In October last year, we published a column, one of the pillars of lobby monitoring, which to date has not been regulated in Brazil. Today we write to confirm that this, in fact, happened. As regular collectors of public authorities, we believe that it is also important to record when something progresses. First, to encourage the civil servants who lead this type of initiative, which faces so many political barriers. Second, to combat social apathy fueled by exclusively negative news. When the population believes that nothing works or evolves, they stop getting involved, demanding and participating.

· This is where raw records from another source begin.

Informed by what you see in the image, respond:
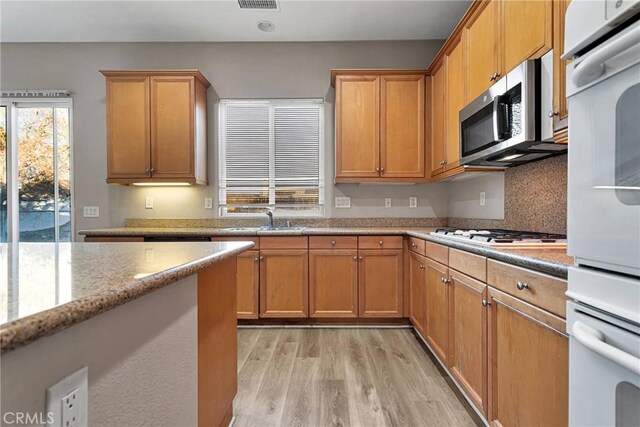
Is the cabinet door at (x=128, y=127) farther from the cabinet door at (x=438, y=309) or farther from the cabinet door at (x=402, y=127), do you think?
the cabinet door at (x=438, y=309)

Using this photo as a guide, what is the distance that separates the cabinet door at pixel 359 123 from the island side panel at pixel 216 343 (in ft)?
6.12

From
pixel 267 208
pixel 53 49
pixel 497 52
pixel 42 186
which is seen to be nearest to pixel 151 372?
pixel 497 52

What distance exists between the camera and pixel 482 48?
2.05 m

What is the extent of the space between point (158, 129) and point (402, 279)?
2661 millimetres

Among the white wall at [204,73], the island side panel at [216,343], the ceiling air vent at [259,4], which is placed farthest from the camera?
the white wall at [204,73]

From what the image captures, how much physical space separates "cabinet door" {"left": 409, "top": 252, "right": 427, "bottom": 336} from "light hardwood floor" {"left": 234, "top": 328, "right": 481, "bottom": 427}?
179mm

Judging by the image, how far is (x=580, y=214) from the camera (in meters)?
0.83

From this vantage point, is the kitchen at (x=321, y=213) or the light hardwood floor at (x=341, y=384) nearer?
the kitchen at (x=321, y=213)

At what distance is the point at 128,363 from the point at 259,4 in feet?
9.83

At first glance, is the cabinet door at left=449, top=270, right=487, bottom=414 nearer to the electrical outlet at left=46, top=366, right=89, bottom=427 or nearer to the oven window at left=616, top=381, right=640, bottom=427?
the oven window at left=616, top=381, right=640, bottom=427

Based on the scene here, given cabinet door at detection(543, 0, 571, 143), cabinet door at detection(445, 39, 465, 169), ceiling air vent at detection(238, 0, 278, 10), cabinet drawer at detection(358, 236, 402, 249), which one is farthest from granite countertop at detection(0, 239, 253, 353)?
ceiling air vent at detection(238, 0, 278, 10)

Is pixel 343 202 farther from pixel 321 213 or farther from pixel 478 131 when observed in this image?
pixel 478 131

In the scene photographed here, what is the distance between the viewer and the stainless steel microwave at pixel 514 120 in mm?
1516

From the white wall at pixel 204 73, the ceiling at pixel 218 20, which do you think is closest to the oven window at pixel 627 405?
the white wall at pixel 204 73
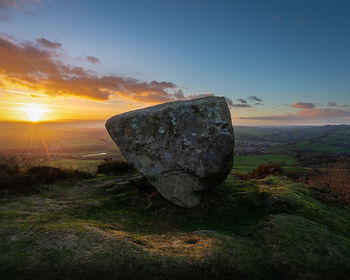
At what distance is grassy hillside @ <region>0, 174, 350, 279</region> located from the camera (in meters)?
4.39

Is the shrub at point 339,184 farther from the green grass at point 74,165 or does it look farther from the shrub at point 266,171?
the green grass at point 74,165

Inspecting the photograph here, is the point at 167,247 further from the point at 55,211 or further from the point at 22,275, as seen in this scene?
the point at 55,211

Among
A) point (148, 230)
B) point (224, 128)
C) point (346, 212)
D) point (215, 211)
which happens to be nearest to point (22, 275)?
point (148, 230)

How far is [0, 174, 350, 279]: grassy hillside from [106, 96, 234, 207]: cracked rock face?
109 centimetres

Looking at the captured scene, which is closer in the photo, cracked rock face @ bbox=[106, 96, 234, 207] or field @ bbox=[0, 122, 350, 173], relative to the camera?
cracked rock face @ bbox=[106, 96, 234, 207]

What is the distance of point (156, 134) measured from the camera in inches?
361

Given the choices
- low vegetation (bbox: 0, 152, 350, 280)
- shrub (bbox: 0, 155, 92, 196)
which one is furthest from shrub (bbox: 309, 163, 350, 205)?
shrub (bbox: 0, 155, 92, 196)

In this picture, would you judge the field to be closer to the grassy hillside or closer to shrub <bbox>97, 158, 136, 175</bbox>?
shrub <bbox>97, 158, 136, 175</bbox>

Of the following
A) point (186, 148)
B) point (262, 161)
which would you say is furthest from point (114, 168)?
point (262, 161)

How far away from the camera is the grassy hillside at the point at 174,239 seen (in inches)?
173

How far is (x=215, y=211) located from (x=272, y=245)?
3223 millimetres

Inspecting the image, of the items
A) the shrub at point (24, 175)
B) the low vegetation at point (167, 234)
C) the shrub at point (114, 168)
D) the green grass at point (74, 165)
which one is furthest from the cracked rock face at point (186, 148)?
the green grass at point (74, 165)

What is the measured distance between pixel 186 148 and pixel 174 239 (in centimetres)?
382

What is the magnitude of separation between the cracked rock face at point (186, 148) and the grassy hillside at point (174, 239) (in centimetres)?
109
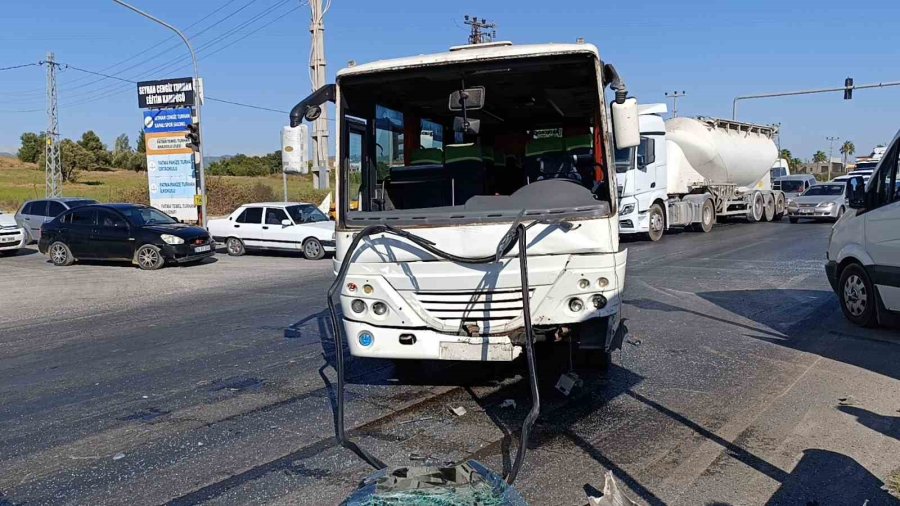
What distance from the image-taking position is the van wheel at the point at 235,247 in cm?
2197

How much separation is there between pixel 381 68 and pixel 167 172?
24.6 meters

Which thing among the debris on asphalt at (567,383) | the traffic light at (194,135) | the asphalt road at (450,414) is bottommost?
the asphalt road at (450,414)

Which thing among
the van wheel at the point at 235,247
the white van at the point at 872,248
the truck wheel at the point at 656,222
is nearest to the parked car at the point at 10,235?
the van wheel at the point at 235,247

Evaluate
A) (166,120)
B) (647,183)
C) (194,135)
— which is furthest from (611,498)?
(166,120)

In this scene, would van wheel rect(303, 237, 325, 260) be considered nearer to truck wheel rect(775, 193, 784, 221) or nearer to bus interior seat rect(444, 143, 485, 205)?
bus interior seat rect(444, 143, 485, 205)

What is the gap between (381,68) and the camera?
601cm

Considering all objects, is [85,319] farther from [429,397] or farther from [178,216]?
[178,216]

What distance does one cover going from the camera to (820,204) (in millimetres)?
28250

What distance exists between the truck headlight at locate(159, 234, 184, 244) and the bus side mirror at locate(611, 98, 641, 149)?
48.6ft

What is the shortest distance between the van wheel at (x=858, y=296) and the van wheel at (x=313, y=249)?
45.7 ft

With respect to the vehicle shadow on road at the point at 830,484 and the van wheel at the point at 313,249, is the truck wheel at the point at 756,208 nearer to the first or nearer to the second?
the van wheel at the point at 313,249

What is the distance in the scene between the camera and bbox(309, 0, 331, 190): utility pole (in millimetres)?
24831

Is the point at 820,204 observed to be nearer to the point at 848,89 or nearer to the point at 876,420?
the point at 848,89

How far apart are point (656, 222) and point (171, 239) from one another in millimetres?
13535
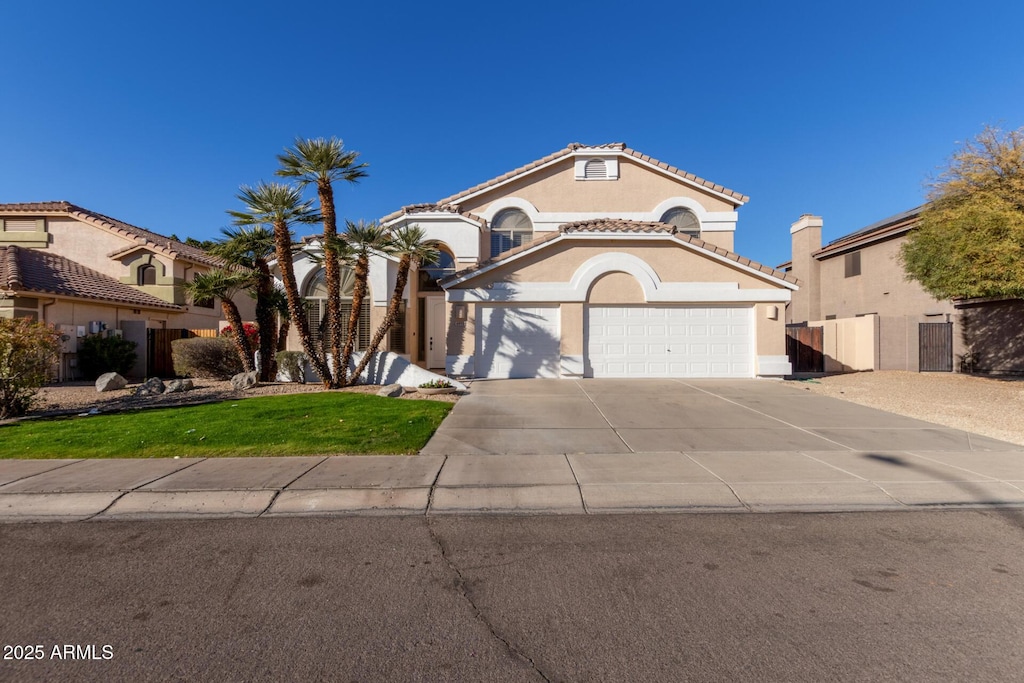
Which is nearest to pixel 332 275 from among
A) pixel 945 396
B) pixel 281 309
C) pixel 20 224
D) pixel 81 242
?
pixel 281 309

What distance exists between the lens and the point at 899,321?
19.2 metres

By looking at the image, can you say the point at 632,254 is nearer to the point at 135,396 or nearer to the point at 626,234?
the point at 626,234

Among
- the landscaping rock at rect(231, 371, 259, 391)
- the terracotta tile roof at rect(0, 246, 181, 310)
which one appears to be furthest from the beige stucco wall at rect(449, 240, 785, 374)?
the terracotta tile roof at rect(0, 246, 181, 310)

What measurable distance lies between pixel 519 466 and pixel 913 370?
19632 mm

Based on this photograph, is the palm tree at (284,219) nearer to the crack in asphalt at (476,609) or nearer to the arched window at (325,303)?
the arched window at (325,303)

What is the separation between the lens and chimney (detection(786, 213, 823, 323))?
2548 centimetres

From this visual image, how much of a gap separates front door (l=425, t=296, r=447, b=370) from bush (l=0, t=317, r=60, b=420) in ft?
34.5

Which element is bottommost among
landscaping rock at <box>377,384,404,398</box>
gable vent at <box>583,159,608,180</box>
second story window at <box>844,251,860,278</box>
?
landscaping rock at <box>377,384,404,398</box>

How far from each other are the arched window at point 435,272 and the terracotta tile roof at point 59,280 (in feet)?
35.7

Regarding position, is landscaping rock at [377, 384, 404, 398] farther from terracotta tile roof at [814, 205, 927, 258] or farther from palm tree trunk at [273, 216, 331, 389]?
terracotta tile roof at [814, 205, 927, 258]

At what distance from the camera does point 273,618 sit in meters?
3.23

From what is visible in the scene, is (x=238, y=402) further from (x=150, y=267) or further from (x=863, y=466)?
(x=150, y=267)

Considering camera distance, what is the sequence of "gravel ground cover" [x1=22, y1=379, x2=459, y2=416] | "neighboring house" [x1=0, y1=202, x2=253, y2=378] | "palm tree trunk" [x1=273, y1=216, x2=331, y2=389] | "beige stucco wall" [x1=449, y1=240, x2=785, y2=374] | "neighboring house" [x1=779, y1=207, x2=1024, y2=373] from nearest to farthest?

Knowing who the government interacts with is essential to understand where management priorities go, who can influence decisions and who is left out. Therefore, the Conflicts of Interest Law, currently applicable only to the federal Executive, requires authorities to disclose agendas of public commitments. For years this was done in a scattered and inconsistent way. It was typical transparency for the English to see.
After years of pressure from journalists, researchers and civil society organizations, the scenario began to change with the launch of , an official system that has already made it possible, for example, to discover and reveal .
But the big jump happened in August this year. Based on the experience accumulated since implementing the tool and proposals from the Council for Public Transparency, Integrity and Combating Corruption, the system was updated to version 2.0.
We have been monitoring the quality of public agendas since 2020, using our own platform, . Based on our data, we built a set of indicators that demonstrate significant progress by the government.
If previously only 6% of commitments contained the participants’ CPF, now 91% contain this information. In a country with millions of namesakes, this is what makes it possible to accurately identify who circulates in the corridors of power and cross-reference this information with other bases. This is what separates real transparency from decorative transparency.
Another crucial point concerns the meeting agenda. Last year, only 11% of commitments included the topic discussed. Now, more than half inform the agenda, allowing us to understand the content of the interactions and not just who was present.
The point that remains stagnant is the delay in publication. A quarter of the commitments continue to be published after the legal limit of eight days, a period that, let’s face it, is already insufficient for effective social participation. The ideal would be to publish before meetings, but less than 15% reach the system at least one day in advance.
An improvement that may go unnoticed, but deserves note, is the creation of system manuals for citizens and employees. Anyone who deals with government data knows the impact of the lack of data dictionaries, methodological explanations and training for those responsible on the other side of the counter. It seems like a detail, but it is exactly this type of infrastructure that allows effective social participation.
The evident improvement in indicators demonstrates the importance of cooperation between civil society and government to improve public policies. Previously a formality almost always ignored, the agenda transparency policy coordinated by the CGU has become a real instrument of social control. There is still a lot to improve, and we will continue to formalize new proposals, but we need to publicly recognize and congratulate advances when they happen.
Now, we need to demand the same level of transparency from the Legislature and the Judiciary.